Effect Modification by DNA Methylation Status
Repetitive Elements Methylation
We observed stronger effects of traffic-related pollutants on fibrinogen and C-reactive protein, among subjects with lower LINE-1 or higher Alu methylation status (Fig. 5). While among subjects with higher Alu methylation, an interquartile range increase in NO2 (14 day moving average) was associated with a 6.4% (3.9% to 8.5%) increase in fibrinogen, we observed only a 2.4% (−0.04% to 5.0%) fibrinogen increase among participants with lower methylation. LINE-1 also increased the effect on fibrinogen of SO4 2−, after 1 to 4 weeks of exposure. The air-pollution effect on ICAM-1 and VCAM-1 was not modified by methylation of repetitive elements status.
The air-pollution effect on fibrinogen was not modified by the mean tissue factor (F3) methylation states. However, when we examined effect modification by position within the promoter region, we observed longer short- and intermediate-term effects on fibrinogen of particle number, black carbon, NO2, and CO among subjects with low F3 methylation status for Position 1 or 5 (Fig. 6). For instance, among the low F3 methylation group for Position 1, an interquartile range increase in NO2 (3-day moving average) was associated with a 6.2% (3.8% to 8.5%) increase in fibrinogen, but only with a 2.9% (0.5% to 5.5%) increase among participants with higher methylation levels. When examining interaction between air pollution and TLR-2 methylation on C-reactive protein, we found greater intermediate-term effects of particle number and NO2, among the low TLR-2 methylation group (Fig. 6). We examined effect modification by ICAM-1 methylation status on ICAM-1 and VCAM-1 levels and did not find any consistent interactions.

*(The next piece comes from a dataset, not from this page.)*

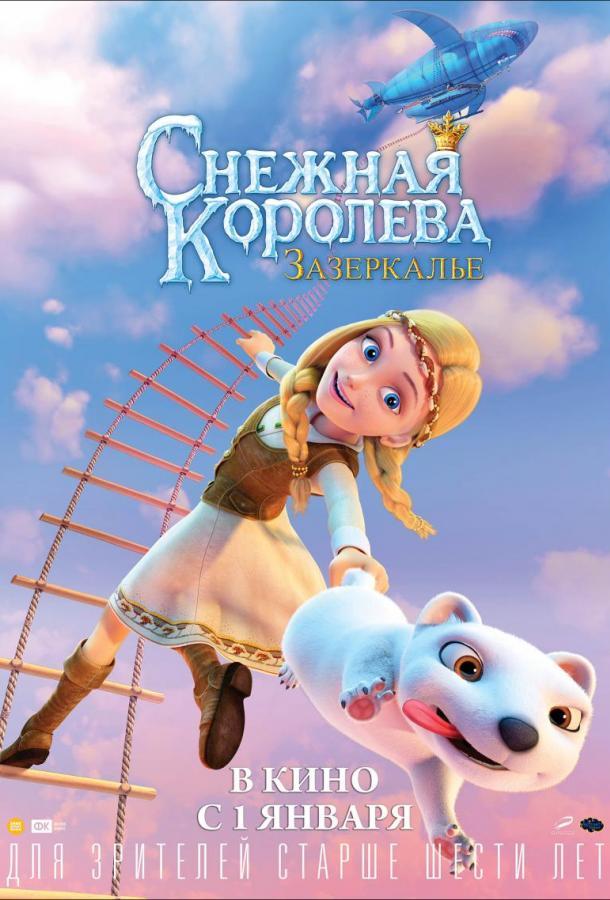 Снежная Королева: Зазеркалье  (2019).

As sensitivity analysis, we investigated the epigene-environment interactions using continuous methylation variables; the direction and magnitude of the results did not change. Air pollution and smoking (pack-years or history) were not correlated in our data set. We also examined effect modification by smoking and found no evidence of interactions (results not shown). Because air pollution and methylation are correlated,26 the epigene-air pollution interactions could be the result of a nonlinear effect of air pollution on the blood markers of interest. We checked this possibility by regressing methylation on air pollution and relevant covariates. Because the resulting residuals reflected the methylation variability independent of air pollution, dichotomizing them into low versus high avoids the ambiguity due to effects of air pollution on methylation. When we used them for the interaction term with air pollution, we obtained similar interactions.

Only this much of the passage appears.